First Stage: Dilation. Beginning of regular contractions to complete dilation of cervix to approx 10 cc. Averages 12.5 hours to 7 hours
Second Stage: Expulsion. 10cc cervix to delivery of newborn. 80 min to 30 min If birth is imminent, do not transport. Place patient in a semi-reclining position on the firm, comfortable surface.

Signs:
Frequent contractions less than 2 min apart
Intense urge to push
Crowning
Remember, gentle back pressure to prevent explosive delivery/tears to perineum
Manually rupture amniotic sac
As head delivers, check for the cord, if wrapped, slip it over head
Suction mouth first and then nose, preferably before the chest is delivered

Position head slightly down to drain fluids
Support head while it rotates and rock shoulders up and down gently
Clamp umbilical cord 4” from baby and 6” from baby, cut between the clamps
Record time of delivery.

Perform an APGAR test at 1 min and 5 min

apgar1

Third stage: delivery of the placenta 5-20 min
Do not pull on it
Do not delay transport
Place in clean plastic bag or other container for inspection in hospital

Postpartum care: breastfeeding helps uterus contract> constricting blood flow, massaging uterus will help stop bleeding.
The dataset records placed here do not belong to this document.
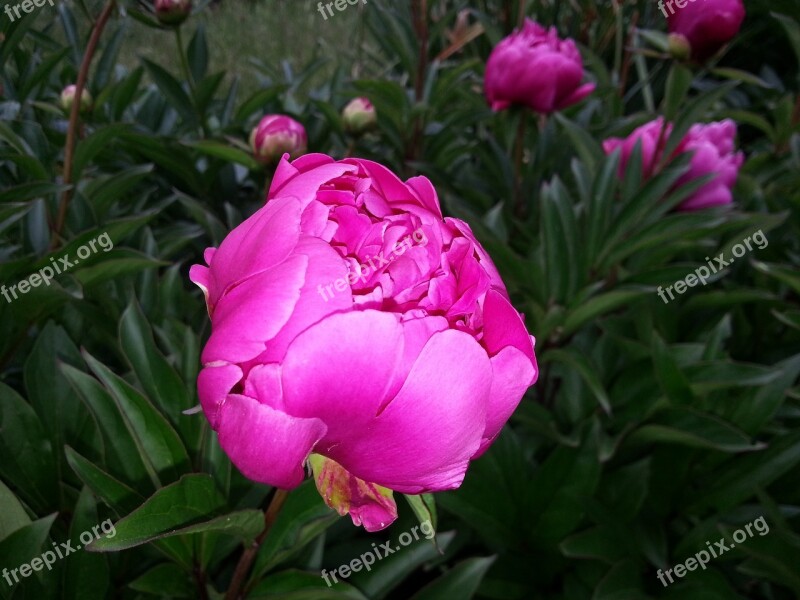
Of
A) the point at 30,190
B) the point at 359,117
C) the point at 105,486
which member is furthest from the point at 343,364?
the point at 359,117

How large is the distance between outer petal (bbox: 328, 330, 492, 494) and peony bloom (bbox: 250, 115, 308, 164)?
2.23 feet

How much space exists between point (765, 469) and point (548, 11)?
2.30 m

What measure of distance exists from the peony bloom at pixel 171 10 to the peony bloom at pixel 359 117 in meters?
0.30

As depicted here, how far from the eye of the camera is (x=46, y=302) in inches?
28.4

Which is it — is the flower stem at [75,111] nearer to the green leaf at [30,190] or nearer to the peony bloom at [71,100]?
the green leaf at [30,190]

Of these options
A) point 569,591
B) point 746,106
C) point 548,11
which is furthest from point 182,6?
point 548,11

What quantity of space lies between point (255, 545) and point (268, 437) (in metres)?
0.17

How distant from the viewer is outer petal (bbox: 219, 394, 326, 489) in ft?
1.18

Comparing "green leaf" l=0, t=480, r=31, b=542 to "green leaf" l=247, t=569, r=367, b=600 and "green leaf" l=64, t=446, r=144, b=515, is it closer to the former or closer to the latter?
"green leaf" l=64, t=446, r=144, b=515

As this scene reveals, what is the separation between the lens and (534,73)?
1.20 meters

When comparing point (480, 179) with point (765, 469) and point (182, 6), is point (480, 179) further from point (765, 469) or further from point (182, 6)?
point (765, 469)

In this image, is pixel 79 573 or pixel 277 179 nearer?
pixel 277 179

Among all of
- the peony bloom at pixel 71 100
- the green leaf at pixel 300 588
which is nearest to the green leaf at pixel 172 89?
the peony bloom at pixel 71 100

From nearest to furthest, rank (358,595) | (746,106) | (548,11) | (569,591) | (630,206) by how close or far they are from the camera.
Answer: (358,595) → (569,591) → (630,206) → (746,106) → (548,11)
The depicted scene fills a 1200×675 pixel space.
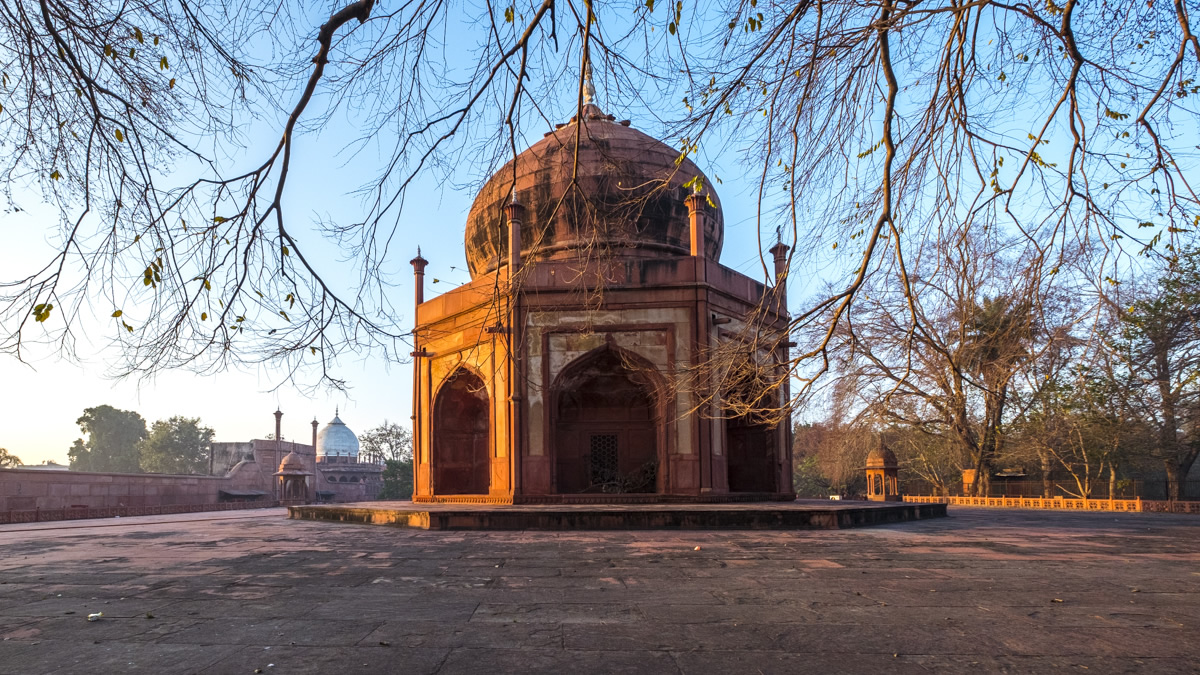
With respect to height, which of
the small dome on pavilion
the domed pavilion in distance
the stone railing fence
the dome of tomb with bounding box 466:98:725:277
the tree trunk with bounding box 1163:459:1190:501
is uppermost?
the dome of tomb with bounding box 466:98:725:277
Hemorrhage of more than 500mL immediately after delivery is cause for concern.

Abnormal Presentations:

Multiple Births. Twins are 1 in 90 live births. 40% are premature. There may be a shared placenta or two placentas
Breech: 3-4% of deliveries, preterm 20-30%. If the head does not deliver within 3 minutes of the torso, or tries to breathe, form a V with your fingers to try and make a tunnel of air to the newborn’s face. If the baby’s head does not deliver, transport mom with buttocks elevated or in knees to chest position

Prolapsed Cord: cord presents first and may get compressed between the newborn and the mother’s pelvis, cutting off fetal circulation before delivery. Insert a gloved finger and try to keep the head from mashing the cord. Pulsations in the cord indicate a viable newborn. Transport with mom in Trendelenberg or knee to chest. Cover the cord with warm moist gauze.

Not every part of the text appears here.